# How much would you offer for renting grazing land?



## martinka (17 July 2007)

Hi guys. There must be a God after all. I found a grazing land via a land agent and they suggested I put an offer in based on the local going rate. I tried to call the council, but they said they would not give out how much they charge for renting a field as it is confidential.
The grass liveries around me are charged between £10-15 per week, but that is being a livery. My friend thinks somebody mentioned to her that the council charge only around £2.50 per acre, but I wonder if anybody is renting of a council or a farmer and knows otherwise?
I would be responsible for maintanance of the land, basically it would be leased to me and it is in NW London.
Any info please. Thank you!


----------



## seansheep (17 July 2007)

Annual Grazing License put down on paper reputably from a farmer via his land agent or solicitor - you should be looking at offering 100 pounds per year per acre round London and that is not necessarily with water connected but is with the land fenced. Land management down to you within the grazing agreement (i.e. you agree to deal with noxious weeds and to pooh pick); you agree not to erect structures on the land.
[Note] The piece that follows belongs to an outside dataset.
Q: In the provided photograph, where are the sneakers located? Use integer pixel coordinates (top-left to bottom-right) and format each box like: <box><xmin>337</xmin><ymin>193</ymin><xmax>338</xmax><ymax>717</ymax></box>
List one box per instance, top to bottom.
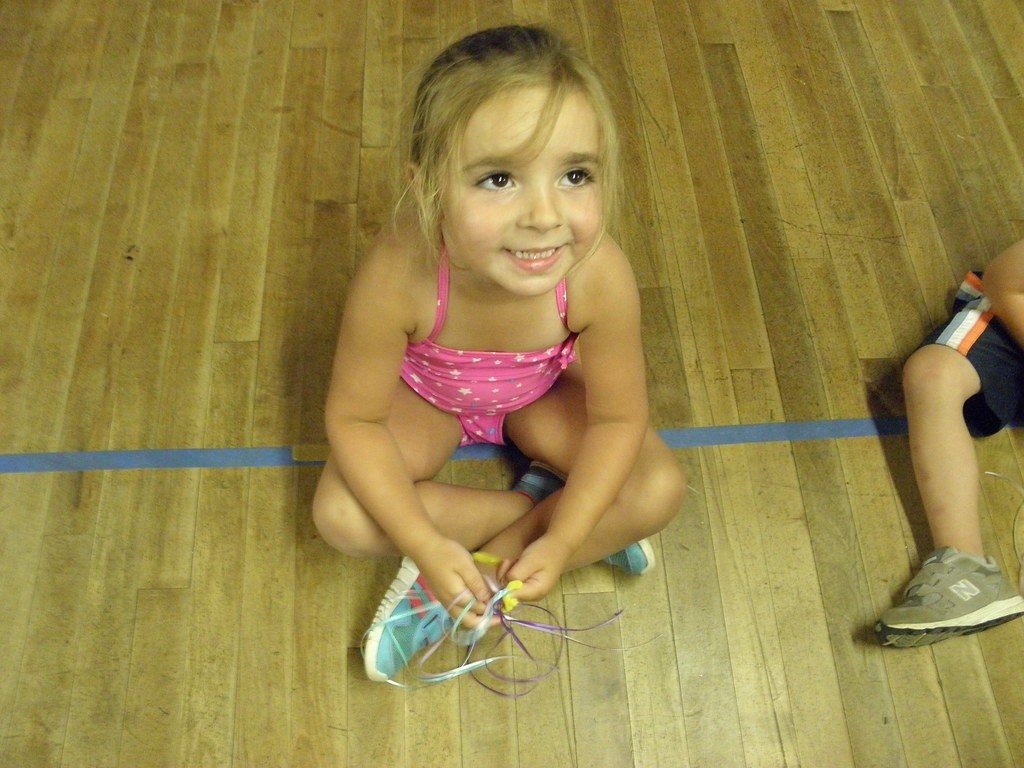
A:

Don't forget the farmer will be already getting Single Farm Payment for his acreage which is around - say - £30 per acre per year depending on his historic entitlement and whether the land has been arable/setaside or whatever.

So I'd offer £100 per acre per year - unless there is a lot of competition or the farmer has a good historic entitlement from the SFP in which case it could go as high as £200 peracre per year - but I'd expect connected water with that and a decent hedge to provide shelter plus access from a road with a secured gate and decent fencing


----------



## martinka (17 July 2007)

thank you so much for the info!


----------



## MizElz (17 July 2007)

i rent an acre of grazing land from a farmer and its £10 per week!!!!!!!!!!!!!!!!!!!!!!!!!!


----------



## Donkeymad (17 July 2007)

I previously paid £10 per horse per week from a farmer, but Coucil lease varies according to area and  demand


----------



## OWLIE185 (17 July 2007)

As far as agricultural land is concerned a farmer with a life tenancy would be paying about £70 - £110 per acre.

With equestrian land (land that has had change of use from agricultural to equestrian it could be as much as 5 times as much.

A local land agent will be able to tell you what the market rent should be in a specific area.


----------



## Faithkat (17 July 2007)

I rent a field with a friend, from the local Council and we had to to bid for it initially.  We were a bit p*ssed off as we ended up bidding about 40% more than the previous tenant (another friend of mine) but what can you do.  The field is about a mile from each of our homes so is really convenient.  It's 3.8 acres and costs £655 for a 10 month lease (we have to be off it December and January) plus £60 for actual legal grazing licence paperwork.  We are responsible for all fencing, gates and grassland management.  We paid to have water laid on but that wasn't much as there was already a water main adjacent.  we also lease another field from SouthernWater about 100 yards down the same lane and that's a 364 day lease.  It's just over £300 for about 1.5 acres and a brick building converted into 2 stables.  Again we are responsible for all maintenance, fencing etc.  There is no water laid on to the smaller field (and it belongs to the Water Board!) so we have to bring it down from the other one which is a bit of a pain and there's no electricity.


----------